● **WRITTEN TASK**
Reproduce verbatim the rows from the line containing "Which is further" through the end of the rows, both included.

[Spatial questions tied to pictures]

══════════════════════════════

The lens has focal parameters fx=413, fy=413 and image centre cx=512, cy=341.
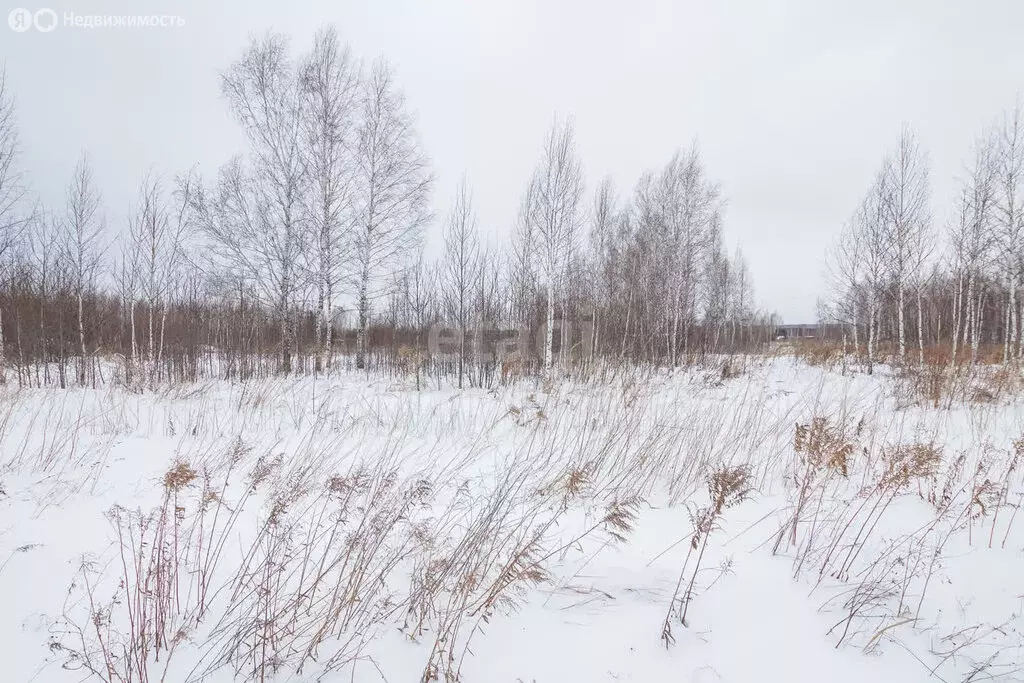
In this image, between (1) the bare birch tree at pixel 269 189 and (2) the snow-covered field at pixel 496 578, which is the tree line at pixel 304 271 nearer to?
(1) the bare birch tree at pixel 269 189

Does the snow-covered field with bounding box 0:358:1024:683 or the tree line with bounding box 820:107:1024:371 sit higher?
the tree line with bounding box 820:107:1024:371

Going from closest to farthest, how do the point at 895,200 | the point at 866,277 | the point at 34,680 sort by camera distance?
1. the point at 34,680
2. the point at 895,200
3. the point at 866,277

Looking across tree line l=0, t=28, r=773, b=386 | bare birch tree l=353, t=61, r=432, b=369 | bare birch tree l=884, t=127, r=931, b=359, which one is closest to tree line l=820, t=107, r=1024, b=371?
bare birch tree l=884, t=127, r=931, b=359

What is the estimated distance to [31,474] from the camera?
3.11 m

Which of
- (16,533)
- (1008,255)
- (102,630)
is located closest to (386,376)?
(16,533)

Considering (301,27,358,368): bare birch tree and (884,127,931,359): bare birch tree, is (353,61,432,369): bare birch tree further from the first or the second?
(884,127,931,359): bare birch tree

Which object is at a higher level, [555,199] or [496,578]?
[555,199]

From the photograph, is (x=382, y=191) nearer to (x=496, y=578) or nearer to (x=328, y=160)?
(x=328, y=160)

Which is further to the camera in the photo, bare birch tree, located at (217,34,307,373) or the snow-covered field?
bare birch tree, located at (217,34,307,373)

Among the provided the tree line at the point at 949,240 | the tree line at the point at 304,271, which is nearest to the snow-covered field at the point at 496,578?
the tree line at the point at 304,271

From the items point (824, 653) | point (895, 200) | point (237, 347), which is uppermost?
point (895, 200)

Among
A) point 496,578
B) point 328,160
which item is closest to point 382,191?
point 328,160

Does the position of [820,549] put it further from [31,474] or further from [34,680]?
[31,474]

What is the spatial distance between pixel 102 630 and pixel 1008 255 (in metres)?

══════════════════════════════

● **SOLUTION**
Which is further to the camera in the photo, bare birch tree, located at (217,34,307,373) or the snow-covered field?
bare birch tree, located at (217,34,307,373)

Among the provided the tree line at the point at 949,240 | the tree line at the point at 304,271, which is nearest to the snow-covered field at the point at 496,578?
the tree line at the point at 304,271

From the items point (824, 653) | point (895, 200) | point (237, 347), which is uppermost?
point (895, 200)

Among
A) point 496,578
B) point 328,160
which item is closest to point 382,191?
point 328,160

Does the position of [820,549] put it further from [31,474] or further from [34,680]?
[31,474]

What is the spatial distance between pixel 102 630 and pixel 1008 255 (in metres)?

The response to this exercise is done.